What this task involves: Extract the complete listing and repeat it word for word.

Source data
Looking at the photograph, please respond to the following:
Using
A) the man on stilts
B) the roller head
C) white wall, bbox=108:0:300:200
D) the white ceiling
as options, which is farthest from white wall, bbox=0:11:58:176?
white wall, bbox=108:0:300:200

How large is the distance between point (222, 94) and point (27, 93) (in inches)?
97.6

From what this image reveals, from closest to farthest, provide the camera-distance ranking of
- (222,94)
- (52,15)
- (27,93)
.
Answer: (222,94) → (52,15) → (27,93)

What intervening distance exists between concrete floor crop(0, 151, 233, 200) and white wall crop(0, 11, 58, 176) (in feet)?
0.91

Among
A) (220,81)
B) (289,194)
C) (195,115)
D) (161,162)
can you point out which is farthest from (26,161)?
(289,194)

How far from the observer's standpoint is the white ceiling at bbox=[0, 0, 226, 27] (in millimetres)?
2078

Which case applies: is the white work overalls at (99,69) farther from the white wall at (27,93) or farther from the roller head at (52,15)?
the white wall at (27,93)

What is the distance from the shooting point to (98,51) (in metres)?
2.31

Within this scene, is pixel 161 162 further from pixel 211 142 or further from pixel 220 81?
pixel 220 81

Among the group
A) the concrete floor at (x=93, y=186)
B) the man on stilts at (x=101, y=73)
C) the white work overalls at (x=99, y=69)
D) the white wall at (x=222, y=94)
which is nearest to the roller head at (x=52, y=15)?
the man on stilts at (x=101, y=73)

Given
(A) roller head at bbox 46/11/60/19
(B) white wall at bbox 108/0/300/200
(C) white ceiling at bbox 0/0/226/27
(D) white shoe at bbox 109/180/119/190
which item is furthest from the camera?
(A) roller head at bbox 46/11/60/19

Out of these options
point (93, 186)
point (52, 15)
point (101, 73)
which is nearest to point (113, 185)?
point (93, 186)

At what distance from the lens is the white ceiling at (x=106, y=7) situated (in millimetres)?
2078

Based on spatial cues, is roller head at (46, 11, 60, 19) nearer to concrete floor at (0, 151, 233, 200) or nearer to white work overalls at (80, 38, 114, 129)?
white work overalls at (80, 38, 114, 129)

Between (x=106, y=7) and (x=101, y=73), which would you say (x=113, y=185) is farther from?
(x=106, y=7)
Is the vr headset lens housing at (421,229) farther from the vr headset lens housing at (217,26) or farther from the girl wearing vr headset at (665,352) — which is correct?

Solution for this problem:
Looking at the photograph, please respond to the following:
Using
A) the man on stilts
B) the roller head
C) white wall, bbox=108:0:300:200
D) the white ceiling
as options, which is farthest from white wall, bbox=0:11:58:176?
white wall, bbox=108:0:300:200

How large is the distance between point (222, 94) and point (27, 93) (in inches)?
97.6

From what this image reveals, from closest to farthest, provide the camera-distance ranking of
- (222,94)
- (52,15)
- (27,93)
.
Answer: (222,94) → (52,15) → (27,93)

What intervening distance exists between concrete floor crop(0, 151, 233, 200) and white wall crop(0, 11, 58, 176) (in feet)?
0.91

Among
A) (220,81)
B) (289,194)
C) (195,115)
D) (161,162)
can you point out which is farthest from (26,161)?
(289,194)

How far from the observer's standpoint is the white ceiling at bbox=[0, 0, 226, 27] (in millimetres)?
2078

Which case applies: is the white work overalls at (99,69) farther from the white wall at (27,93) or farther from the roller head at (52,15)?
the white wall at (27,93)

What is the distance from the shooting point to (98,51) (in metres)?
2.31

Within this scene, is pixel 161 162 further from pixel 211 142 or further from pixel 220 81?
pixel 220 81

Among the group
A) the concrete floor at (x=93, y=186)
B) the man on stilts at (x=101, y=73)
C) the white work overalls at (x=99, y=69)
D) the white wall at (x=222, y=94)
which is nearest to the roller head at (x=52, y=15)?
the man on stilts at (x=101, y=73)

Given
(A) roller head at bbox 46/11/60/19
(B) white wall at bbox 108/0/300/200
(C) white ceiling at bbox 0/0/226/27
(D) white shoe at bbox 109/180/119/190
which item is furthest from the camera?
(A) roller head at bbox 46/11/60/19

Out of these options
point (93, 186)
point (52, 15)
point (101, 73)
which is nearest to point (113, 185)?
point (93, 186)

At what distance from the lens is the white ceiling at (x=106, y=7) situated (in millimetres)?
2078

Based on spatial cues, is roller head at (46, 11, 60, 19) nearer to concrete floor at (0, 151, 233, 200) or nearer to white work overalls at (80, 38, 114, 129)?
white work overalls at (80, 38, 114, 129)

Between (x=106, y=7) and (x=101, y=73), which would you say (x=113, y=185) is farther from?
(x=106, y=7)
Is the vr headset lens housing at (421,229) farther from the vr headset lens housing at (217,26) or farther from the girl wearing vr headset at (665,352) — which is correct?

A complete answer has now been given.